Eventually she gave her notice and took a year-and-a-half off to put herself first. She also wrote her first novel, Meternity, to encourage the notion that women who don’t leave work to have a baby should still get time off to focus on themselves, without the pressure of a 9-to-5-and later job, in order to figure out how to put themselves first.

In Foye’s eyes, the whole point of maternity leave was the self.

. . . as I watched my friends take their real maternity leaves, I saw that spending three months detached from their desks made them much more sure of themselves. One friend made the decision to leave her corporate career to create her own business; another decided to switch industries. From the outside, it seemed like those few weeks of them shifting their focus to something other than their jobs gave them a whole new lens through which to see their lives” [emphasis added].

The question is: What did their focus shift to? She assumes it was from their jobs, to themselves. But that’s not the norm on maternity leave. The benefit of maternity leave isn’t time away to do what you want, but what happens to you while you’re gone.

What’s unique about maternity leave is that grace and growth flow, not from what you receive—a baby—but from what you give—your very life. Motherhood is a crucible (as is fatherhood). It is one of God’s primary means of forging the character of his people. It is the daily dying to self for the good of another, who has nothing to give you in return, that has the potential to make us more like Jesus, “who did not count equality with God a thing to be grasped, but emptied himself” (Phil. 2:6-7).

A heart held captive to self

We need to cultivate a response that sees through the selfishness of articles, books and beliefs like this one about a “meternity leave.” Underneath, there’s a heart held captive to self. And I’m talking about my own heart! My first response to Meghann Foye is annoyance, not love for the lost. Of course she responds this way to perceived unfairness.

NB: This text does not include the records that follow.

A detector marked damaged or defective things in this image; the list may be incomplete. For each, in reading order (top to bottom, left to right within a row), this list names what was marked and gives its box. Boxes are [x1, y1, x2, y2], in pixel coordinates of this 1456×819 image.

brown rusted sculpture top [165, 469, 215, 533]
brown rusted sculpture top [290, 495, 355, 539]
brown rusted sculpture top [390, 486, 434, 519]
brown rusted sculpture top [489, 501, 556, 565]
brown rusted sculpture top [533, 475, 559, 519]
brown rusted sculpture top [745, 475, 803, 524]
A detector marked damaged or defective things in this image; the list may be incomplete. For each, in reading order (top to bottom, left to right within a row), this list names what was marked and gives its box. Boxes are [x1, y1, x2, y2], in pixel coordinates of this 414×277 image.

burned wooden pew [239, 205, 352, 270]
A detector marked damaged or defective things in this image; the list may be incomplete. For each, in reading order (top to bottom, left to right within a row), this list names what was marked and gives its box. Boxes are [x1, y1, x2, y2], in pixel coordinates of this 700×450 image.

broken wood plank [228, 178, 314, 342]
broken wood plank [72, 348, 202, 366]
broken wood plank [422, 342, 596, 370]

It is human nature to do so. Without the transforming work of Christ, we think we are the most important person in the world.

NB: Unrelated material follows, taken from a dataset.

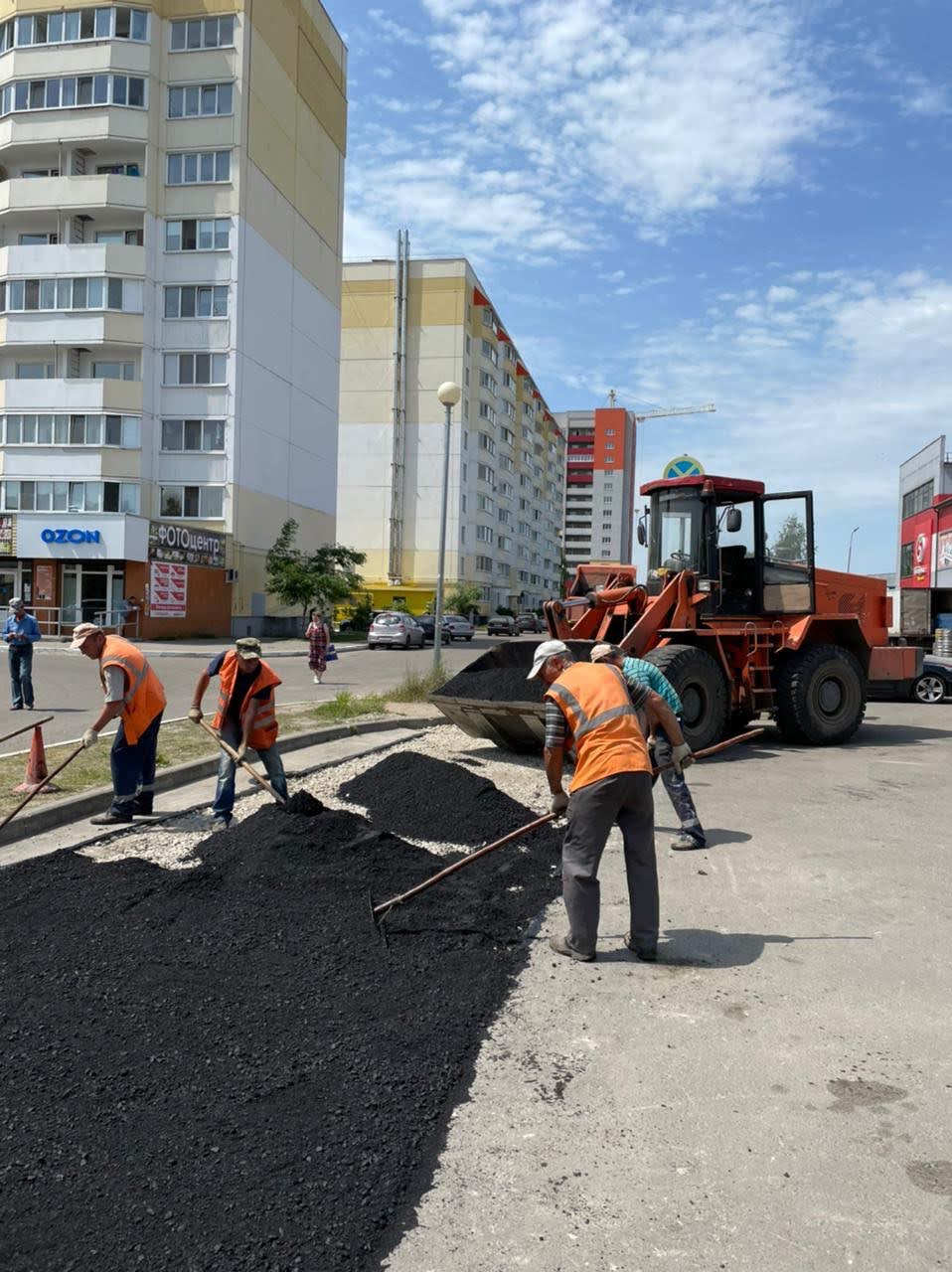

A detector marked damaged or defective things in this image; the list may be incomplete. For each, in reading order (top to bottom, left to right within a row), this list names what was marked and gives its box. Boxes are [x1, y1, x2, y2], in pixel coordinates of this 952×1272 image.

fresh asphalt patch [0, 757, 562, 1266]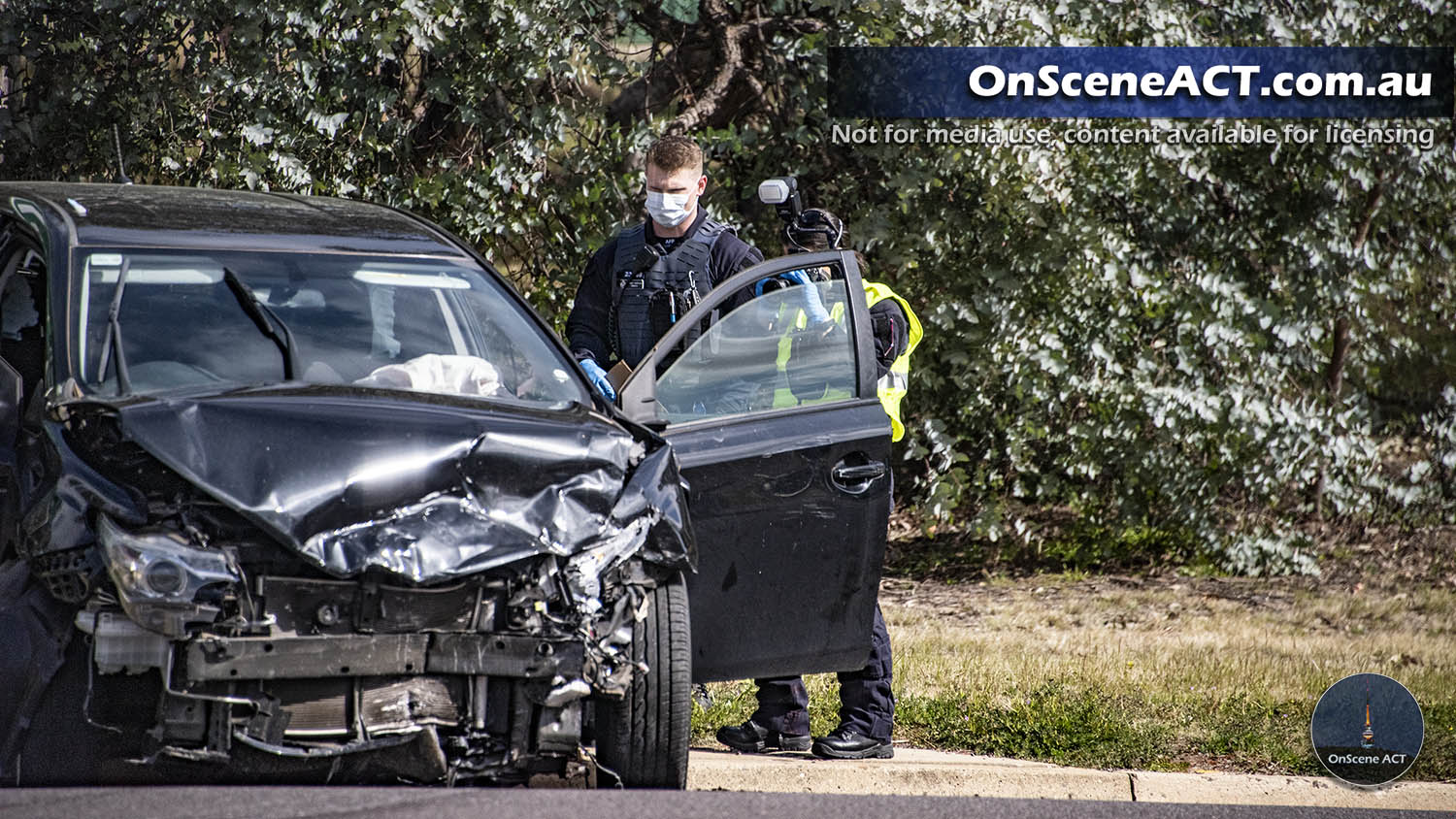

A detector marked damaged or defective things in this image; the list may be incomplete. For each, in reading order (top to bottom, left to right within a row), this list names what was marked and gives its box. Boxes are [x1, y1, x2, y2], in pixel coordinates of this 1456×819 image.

black damaged car [0, 183, 891, 785]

It’s not natural to rejoice with those who rejoice (Rom. 12:15). We tend to think, “That’s not fair!” And when someone suffers, to think, “I’m glad it’s not me.” Or, we sometimes try to one-up them with, “You think that’s bad?!” The Germans even gave us a trendy word for our secret glee over someone else’s misfortune: schadenfreude. We are, by nature, competitors, self-promoters and self-seekers.

But whether you have a new baby or write a new book, looking for meaning and satisfaction in self will never satisfy. Foye misunderstands maternity leave, but I misunderstand my response to her novel idea. I think it’s righteous indignation on my part. But, more accurately, it’s a grade-school entitlement mentality. In crying out, “Not fair,” we are both the same.

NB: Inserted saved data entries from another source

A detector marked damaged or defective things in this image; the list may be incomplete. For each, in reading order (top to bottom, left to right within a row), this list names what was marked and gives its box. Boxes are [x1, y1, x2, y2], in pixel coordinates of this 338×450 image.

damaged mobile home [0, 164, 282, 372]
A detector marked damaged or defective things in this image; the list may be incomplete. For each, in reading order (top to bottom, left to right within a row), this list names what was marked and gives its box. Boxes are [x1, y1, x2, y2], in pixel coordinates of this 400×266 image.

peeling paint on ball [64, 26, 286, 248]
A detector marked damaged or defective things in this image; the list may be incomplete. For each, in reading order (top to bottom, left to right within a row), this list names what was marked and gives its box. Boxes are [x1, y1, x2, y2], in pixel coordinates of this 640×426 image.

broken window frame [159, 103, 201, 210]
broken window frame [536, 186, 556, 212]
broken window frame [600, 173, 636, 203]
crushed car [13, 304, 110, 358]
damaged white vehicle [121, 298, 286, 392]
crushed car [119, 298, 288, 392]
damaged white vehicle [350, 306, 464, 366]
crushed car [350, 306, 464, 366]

This is not the way of the kingdom of Christ. We are called to bear one another’s burdens, to weep with those who weep, to consider others more highly than ourselves and to rejoice with those who rejoice (Gal. 6:2; Phil. 2:3; Rom. 12:15). We need the commands of Scripture to know this is right and the help of the Holy Spirit to obey, because in our sinful state, we do just the opposite. It is easy to feel outrage because what Foye is proposing is outrageous—but also because we all want more than we deserve and believe we deserve everything we want.

Maternity leave is for becoming a mother. It includes the trip to the hospital to give birth, but that is only the beginning. We are not imbued with the tenderness and selfless love necessary for the job. Rather, the sacrifices required from the start are what shape women into mothers. But even that is not enough. We need the saving work of Christ to transform our selfish hearts and make us women who embrace the sacrifice for the surpassing worth of knowing Christ, who said, “For whoever would save his life will lose it, but whoever loses his life for my sake will find it” (Matt. 16:25).

Death to self will be hard, but it will bear fruit in this life, and even more so in the one to come—where redeemed hearts will be completely transformed and free to love without a hint of selfishness.